## START EXTRACTED TEXT

[Info-vax] Attaching an actual 3.5" floppy drive to SIMH-VAX RXV21 device?

John Wallace johnwallace4 at gmail.com
Fri Aug 17 06:54:10 EDT 2012


On Aug 17, 8:38 am, Paul Sture <nos... at sture.ch> wrote:
> On Thu, 16 Aug 2012 17:39:30 -0500, Doug Phillips wrote:
> > On 8/16/2012 4:22 PM, David Froble wrote:
> >> Doug Phillips wrote:
>
> >>> The 3100's were good sellers until the Alpha came along.
>
> >> Could be wrong, but I remember the MicroVAX 3100 Model 98 to be a bood
> >> seller right up to the time they were removed from the market.  That
> >> was long after Alpha came along.
>
> > Yes, I should have said good sellers "for us" until Alpha. There were
> > people who needed VAX for one reason or another, but not for our
> > software. I've never had the privilege of working with a 3100-98.
>
> How did the graphics cards on the 3100-98s compare with those supplied
> with the early Alphas?
>
> That may sound like an apple and oranges question, but when I had a
> 3100-38 I could happily use VNC on it to control a PC, but my PWS 600au
> with an Elsa Gloria card gave unacceptable response times using VNC into
> the same PC.

## END EXTRACTED TEXT
## START RAW RECORDS

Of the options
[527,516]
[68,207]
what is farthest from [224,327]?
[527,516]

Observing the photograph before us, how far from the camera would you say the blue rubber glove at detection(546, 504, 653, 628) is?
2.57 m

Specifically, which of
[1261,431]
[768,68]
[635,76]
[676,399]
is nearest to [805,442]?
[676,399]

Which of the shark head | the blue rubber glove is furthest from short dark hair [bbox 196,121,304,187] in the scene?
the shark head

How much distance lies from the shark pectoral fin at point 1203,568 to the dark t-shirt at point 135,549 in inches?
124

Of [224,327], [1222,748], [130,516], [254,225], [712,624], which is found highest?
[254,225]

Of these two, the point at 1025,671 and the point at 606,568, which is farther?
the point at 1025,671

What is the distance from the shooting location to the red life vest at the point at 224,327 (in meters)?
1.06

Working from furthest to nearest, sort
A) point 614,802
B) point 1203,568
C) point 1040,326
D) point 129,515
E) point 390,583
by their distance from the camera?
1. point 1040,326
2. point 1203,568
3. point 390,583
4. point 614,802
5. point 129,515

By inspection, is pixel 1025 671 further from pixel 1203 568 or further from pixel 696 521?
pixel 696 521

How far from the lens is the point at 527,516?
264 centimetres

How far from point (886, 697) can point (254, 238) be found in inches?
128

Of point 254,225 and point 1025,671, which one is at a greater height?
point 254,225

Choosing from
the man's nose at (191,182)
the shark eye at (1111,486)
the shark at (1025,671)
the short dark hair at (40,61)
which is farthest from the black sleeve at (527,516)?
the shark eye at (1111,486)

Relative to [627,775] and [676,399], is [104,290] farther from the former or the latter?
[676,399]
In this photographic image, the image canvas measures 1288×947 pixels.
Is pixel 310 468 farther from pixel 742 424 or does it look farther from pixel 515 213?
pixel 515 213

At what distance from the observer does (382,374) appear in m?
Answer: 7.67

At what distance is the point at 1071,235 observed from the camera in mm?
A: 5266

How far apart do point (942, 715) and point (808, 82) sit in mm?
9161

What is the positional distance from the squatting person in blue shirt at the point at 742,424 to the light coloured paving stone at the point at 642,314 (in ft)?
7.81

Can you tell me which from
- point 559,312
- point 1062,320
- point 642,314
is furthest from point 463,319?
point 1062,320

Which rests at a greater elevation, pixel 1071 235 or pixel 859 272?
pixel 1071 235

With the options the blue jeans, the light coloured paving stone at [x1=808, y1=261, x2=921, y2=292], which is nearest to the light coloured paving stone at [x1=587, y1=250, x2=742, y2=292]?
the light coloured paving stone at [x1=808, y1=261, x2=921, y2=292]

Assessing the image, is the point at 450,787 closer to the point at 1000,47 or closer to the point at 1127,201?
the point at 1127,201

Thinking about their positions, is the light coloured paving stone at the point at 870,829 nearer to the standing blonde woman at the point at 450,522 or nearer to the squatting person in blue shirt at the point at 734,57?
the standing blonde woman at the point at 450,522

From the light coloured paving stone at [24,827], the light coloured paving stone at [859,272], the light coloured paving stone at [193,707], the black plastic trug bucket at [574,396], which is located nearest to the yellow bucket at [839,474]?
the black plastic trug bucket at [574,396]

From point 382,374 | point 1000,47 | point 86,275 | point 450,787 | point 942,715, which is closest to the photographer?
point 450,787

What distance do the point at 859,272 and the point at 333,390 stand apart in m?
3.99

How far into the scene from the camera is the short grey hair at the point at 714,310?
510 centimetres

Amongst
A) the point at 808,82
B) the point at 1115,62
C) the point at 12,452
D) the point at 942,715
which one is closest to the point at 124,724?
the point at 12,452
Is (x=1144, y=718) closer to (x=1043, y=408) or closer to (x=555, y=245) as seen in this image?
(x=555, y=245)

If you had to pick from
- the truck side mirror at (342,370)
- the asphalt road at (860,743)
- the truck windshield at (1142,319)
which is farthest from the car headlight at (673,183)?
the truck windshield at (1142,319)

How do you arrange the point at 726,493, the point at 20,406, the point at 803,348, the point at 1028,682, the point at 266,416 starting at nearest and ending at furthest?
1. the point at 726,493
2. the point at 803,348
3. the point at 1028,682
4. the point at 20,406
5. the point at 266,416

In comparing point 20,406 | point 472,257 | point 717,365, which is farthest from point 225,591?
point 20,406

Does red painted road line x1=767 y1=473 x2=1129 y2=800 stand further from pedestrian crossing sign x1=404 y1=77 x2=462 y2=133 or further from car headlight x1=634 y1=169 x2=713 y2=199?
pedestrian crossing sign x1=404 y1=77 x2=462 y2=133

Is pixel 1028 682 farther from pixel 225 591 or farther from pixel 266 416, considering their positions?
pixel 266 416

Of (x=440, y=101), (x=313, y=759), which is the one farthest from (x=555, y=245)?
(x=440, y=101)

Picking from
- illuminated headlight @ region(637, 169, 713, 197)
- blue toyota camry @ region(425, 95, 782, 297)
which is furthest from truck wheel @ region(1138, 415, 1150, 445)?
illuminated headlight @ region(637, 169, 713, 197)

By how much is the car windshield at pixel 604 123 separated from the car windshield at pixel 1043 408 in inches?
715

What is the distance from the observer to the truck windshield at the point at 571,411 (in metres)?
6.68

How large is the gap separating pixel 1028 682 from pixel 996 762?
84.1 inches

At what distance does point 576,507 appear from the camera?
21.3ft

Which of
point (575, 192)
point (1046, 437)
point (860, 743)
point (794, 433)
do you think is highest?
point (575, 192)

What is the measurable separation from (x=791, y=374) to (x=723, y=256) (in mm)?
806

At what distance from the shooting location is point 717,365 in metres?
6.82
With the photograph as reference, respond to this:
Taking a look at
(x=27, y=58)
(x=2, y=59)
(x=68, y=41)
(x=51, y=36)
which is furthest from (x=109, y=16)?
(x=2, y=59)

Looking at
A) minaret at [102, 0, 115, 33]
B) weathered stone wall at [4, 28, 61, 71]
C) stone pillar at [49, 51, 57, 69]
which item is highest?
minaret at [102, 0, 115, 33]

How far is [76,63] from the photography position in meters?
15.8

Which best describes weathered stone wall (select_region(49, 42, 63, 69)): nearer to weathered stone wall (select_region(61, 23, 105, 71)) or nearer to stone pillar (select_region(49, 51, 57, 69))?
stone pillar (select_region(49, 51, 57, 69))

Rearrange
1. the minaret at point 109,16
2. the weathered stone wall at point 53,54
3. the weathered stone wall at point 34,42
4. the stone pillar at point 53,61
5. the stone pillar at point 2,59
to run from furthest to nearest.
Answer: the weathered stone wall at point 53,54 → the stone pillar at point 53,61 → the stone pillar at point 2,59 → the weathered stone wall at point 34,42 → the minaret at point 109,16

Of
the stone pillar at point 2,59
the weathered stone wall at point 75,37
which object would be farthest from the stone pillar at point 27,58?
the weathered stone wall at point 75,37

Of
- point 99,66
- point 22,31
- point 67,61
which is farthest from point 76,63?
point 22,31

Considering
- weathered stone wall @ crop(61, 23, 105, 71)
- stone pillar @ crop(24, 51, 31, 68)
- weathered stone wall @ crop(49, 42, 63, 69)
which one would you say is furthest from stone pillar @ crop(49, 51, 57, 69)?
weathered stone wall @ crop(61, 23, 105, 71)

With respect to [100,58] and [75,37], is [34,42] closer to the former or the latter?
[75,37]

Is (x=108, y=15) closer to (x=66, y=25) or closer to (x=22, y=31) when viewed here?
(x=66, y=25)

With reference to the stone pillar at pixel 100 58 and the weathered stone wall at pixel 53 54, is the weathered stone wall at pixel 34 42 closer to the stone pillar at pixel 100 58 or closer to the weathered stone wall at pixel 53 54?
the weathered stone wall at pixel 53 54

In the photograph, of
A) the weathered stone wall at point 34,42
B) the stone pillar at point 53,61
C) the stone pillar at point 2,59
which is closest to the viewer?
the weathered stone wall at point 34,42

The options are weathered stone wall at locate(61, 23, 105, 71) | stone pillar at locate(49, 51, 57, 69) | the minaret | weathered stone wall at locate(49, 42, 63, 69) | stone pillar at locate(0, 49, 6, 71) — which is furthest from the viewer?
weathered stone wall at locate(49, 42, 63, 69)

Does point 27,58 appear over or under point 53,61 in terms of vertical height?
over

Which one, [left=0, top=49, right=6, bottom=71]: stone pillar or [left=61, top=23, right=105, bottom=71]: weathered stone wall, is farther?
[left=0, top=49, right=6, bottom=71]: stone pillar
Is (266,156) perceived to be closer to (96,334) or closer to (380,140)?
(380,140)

## END RAW RECORDS

__TASK PROMPT__
Print the stretch of the Info-VAX mailing-list post from "On Aug 17, 8:38 am, Paul" through "the Alpha came along.".

__FINISHED ANSWER__
On Aug 17, 8:38 am, Paul Sture <nos... at sture.ch> wrote:
> On Thu, 16 Aug 2012 17:39:30 -0500, Doug Phillips wrote:
> > On 8/16/2012 4:22 PM, David Froble wrote:
> >> Doug Phillips wrote:
>
> >>> The 3100's were good sellers until the Alpha came along.